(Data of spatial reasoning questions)

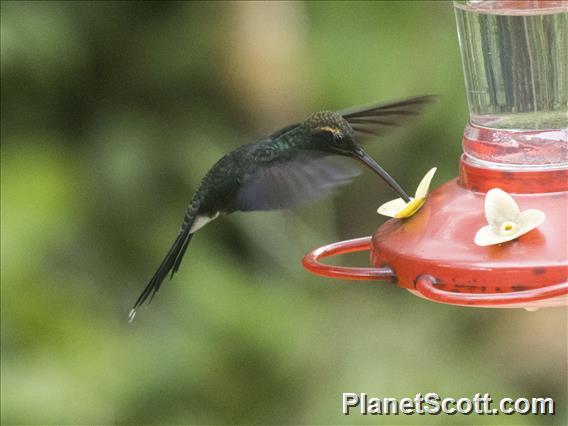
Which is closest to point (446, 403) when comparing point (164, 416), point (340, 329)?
point (340, 329)

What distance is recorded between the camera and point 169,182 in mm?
4102

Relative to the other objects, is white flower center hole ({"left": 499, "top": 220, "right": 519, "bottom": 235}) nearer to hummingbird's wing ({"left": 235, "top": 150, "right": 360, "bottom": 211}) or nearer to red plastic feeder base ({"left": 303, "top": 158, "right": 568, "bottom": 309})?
red plastic feeder base ({"left": 303, "top": 158, "right": 568, "bottom": 309})

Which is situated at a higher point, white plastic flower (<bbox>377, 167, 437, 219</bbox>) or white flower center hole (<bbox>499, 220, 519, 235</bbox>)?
white flower center hole (<bbox>499, 220, 519, 235</bbox>)

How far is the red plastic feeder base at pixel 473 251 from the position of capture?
1.75 m

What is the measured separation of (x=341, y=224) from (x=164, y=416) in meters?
1.10

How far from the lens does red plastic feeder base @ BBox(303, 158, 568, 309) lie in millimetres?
1747

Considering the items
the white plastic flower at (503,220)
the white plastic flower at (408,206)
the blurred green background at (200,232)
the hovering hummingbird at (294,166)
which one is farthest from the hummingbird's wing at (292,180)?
the blurred green background at (200,232)

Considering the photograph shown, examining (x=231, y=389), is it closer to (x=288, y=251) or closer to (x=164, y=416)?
(x=164, y=416)

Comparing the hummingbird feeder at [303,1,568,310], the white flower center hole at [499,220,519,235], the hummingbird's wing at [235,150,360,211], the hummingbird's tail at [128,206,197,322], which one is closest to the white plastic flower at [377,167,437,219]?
the hummingbird feeder at [303,1,568,310]

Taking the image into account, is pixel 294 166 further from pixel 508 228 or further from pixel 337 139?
pixel 508 228

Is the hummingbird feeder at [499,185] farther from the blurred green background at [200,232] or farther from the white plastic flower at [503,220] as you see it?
the blurred green background at [200,232]

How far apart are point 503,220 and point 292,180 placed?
0.66 metres

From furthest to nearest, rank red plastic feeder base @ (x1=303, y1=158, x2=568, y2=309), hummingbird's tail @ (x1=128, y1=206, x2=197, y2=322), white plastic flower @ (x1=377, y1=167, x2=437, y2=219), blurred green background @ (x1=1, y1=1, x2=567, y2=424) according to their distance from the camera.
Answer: blurred green background @ (x1=1, y1=1, x2=567, y2=424), hummingbird's tail @ (x1=128, y1=206, x2=197, y2=322), white plastic flower @ (x1=377, y1=167, x2=437, y2=219), red plastic feeder base @ (x1=303, y1=158, x2=568, y2=309)

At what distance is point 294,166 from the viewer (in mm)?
2418
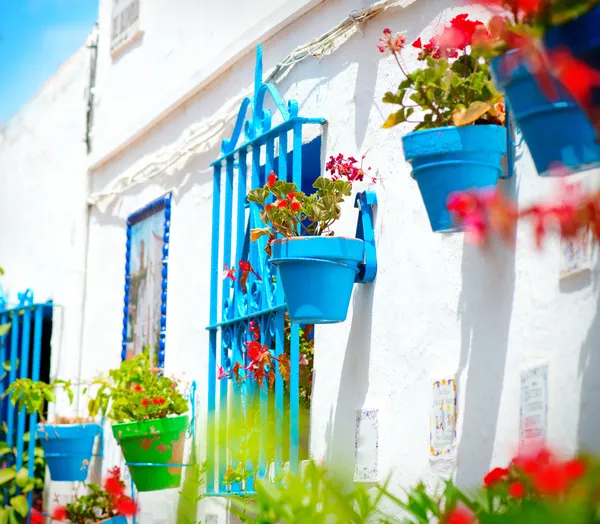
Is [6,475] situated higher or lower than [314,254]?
lower

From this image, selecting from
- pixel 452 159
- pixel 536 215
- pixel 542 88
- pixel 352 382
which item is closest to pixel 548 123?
pixel 542 88

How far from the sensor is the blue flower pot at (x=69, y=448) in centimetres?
561

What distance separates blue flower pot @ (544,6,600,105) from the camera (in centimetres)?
179

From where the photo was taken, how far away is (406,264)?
3.33 m

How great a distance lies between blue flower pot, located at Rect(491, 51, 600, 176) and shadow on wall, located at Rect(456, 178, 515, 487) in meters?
0.67

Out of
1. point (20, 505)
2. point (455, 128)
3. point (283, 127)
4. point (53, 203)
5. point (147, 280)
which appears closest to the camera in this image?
point (455, 128)

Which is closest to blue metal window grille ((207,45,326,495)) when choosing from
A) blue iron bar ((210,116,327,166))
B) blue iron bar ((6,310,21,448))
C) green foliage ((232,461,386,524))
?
blue iron bar ((210,116,327,166))

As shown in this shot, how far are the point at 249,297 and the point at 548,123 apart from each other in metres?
2.20

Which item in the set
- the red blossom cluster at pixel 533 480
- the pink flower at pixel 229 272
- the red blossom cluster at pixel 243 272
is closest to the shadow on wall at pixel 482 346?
the red blossom cluster at pixel 533 480

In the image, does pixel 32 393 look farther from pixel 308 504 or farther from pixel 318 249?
pixel 308 504

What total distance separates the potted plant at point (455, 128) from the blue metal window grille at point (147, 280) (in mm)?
2832

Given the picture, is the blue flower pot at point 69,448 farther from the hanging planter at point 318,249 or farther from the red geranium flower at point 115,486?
the hanging planter at point 318,249

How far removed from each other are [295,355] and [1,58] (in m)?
5.00

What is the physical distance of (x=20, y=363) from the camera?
6820mm
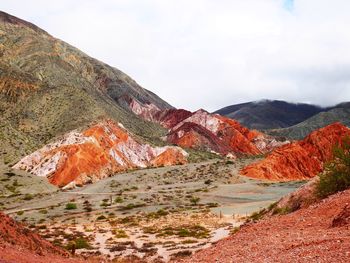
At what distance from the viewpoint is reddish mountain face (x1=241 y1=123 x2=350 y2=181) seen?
108 m

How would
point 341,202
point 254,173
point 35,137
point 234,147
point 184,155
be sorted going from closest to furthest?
point 341,202 < point 254,173 < point 35,137 < point 184,155 < point 234,147

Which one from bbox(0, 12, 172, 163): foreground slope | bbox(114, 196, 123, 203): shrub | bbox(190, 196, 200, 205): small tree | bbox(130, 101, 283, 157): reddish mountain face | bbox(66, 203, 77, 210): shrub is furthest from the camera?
bbox(130, 101, 283, 157): reddish mountain face

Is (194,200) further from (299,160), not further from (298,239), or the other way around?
(298,239)

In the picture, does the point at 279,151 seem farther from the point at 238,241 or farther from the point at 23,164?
the point at 238,241

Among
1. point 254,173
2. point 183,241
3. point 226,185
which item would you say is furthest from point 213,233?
point 254,173

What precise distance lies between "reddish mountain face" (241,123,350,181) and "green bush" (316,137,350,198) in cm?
7846

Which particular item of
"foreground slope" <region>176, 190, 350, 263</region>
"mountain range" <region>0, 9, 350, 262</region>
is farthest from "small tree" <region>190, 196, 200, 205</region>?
"foreground slope" <region>176, 190, 350, 263</region>

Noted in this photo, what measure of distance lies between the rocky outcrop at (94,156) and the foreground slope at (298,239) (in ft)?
286

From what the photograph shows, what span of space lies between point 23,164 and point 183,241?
81.6 m

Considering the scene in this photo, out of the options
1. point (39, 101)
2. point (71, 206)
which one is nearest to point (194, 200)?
point (71, 206)

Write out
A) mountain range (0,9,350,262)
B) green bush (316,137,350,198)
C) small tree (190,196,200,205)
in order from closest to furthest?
green bush (316,137,350,198) → small tree (190,196,200,205) → mountain range (0,9,350,262)

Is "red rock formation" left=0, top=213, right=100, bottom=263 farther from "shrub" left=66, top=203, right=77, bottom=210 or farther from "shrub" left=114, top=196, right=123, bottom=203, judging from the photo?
"shrub" left=114, top=196, right=123, bottom=203

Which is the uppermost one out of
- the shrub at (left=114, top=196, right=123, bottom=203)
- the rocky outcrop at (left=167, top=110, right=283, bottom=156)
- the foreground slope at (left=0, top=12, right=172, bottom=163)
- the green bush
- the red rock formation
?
the foreground slope at (left=0, top=12, right=172, bottom=163)

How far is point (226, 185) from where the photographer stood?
92.4 m
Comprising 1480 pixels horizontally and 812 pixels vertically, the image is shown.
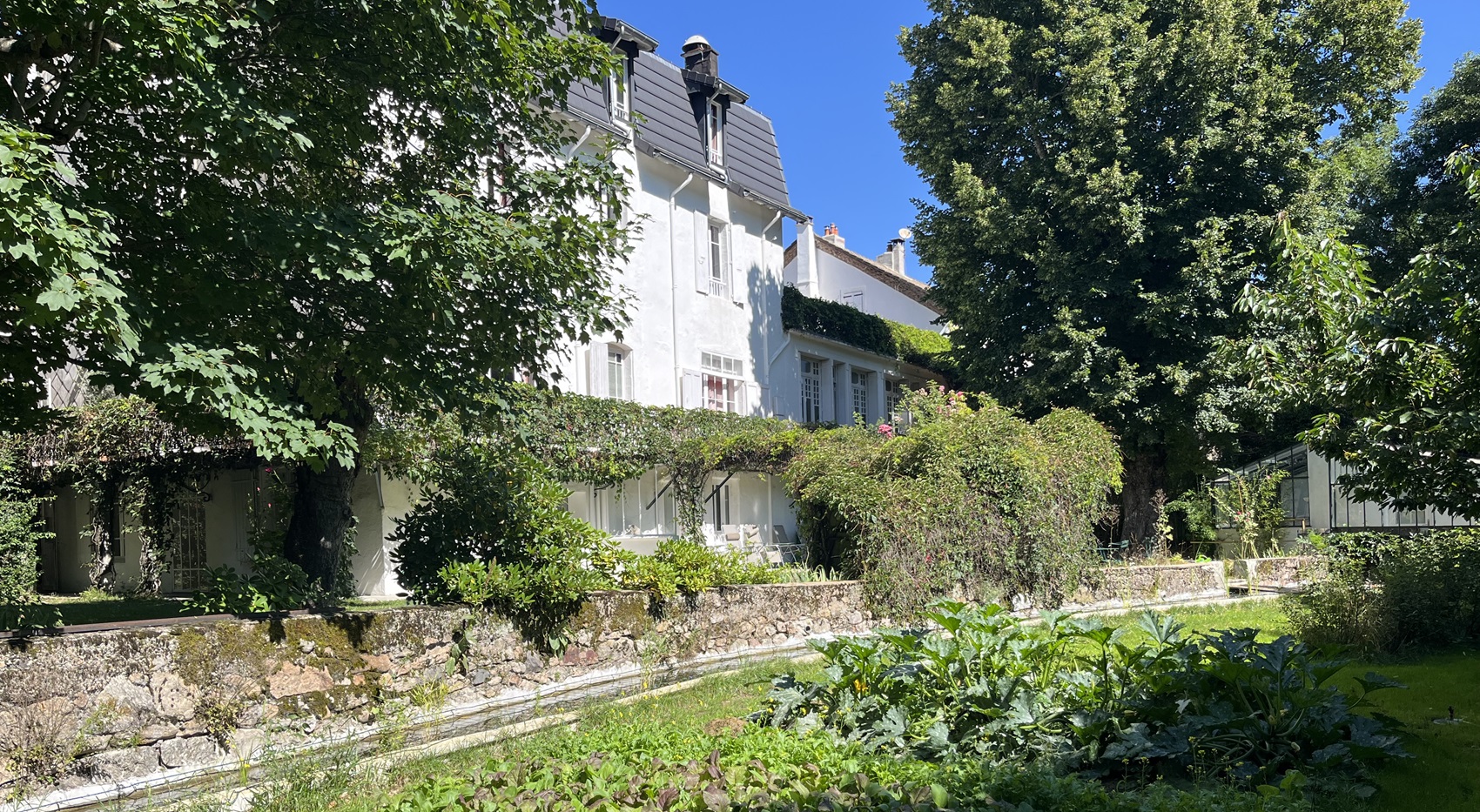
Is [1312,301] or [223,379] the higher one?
[1312,301]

→ INSTRUCTIONS FOR THE TASK
Copy the data above word for word, from the line that contains "Which is the uppermost one out of" through the end of the data, and omit the pictures.

→ TASK RESPONSE
Which is the uppermost one out of
- the shrub at (left=114, top=196, right=123, bottom=203)
- the rocky outcrop at (left=167, top=110, right=283, bottom=156)
- the foreground slope at (left=0, top=12, right=172, bottom=163)
- the green bush
- the red rock formation
?
the foreground slope at (left=0, top=12, right=172, bottom=163)

How far is point (226, 185) from where the photographer stood?
92.4 m
Comprising 1480 pixels horizontally and 812 pixels vertically, the image is shown.
Is [1312,301] or [223,379] the higher one?
[1312,301]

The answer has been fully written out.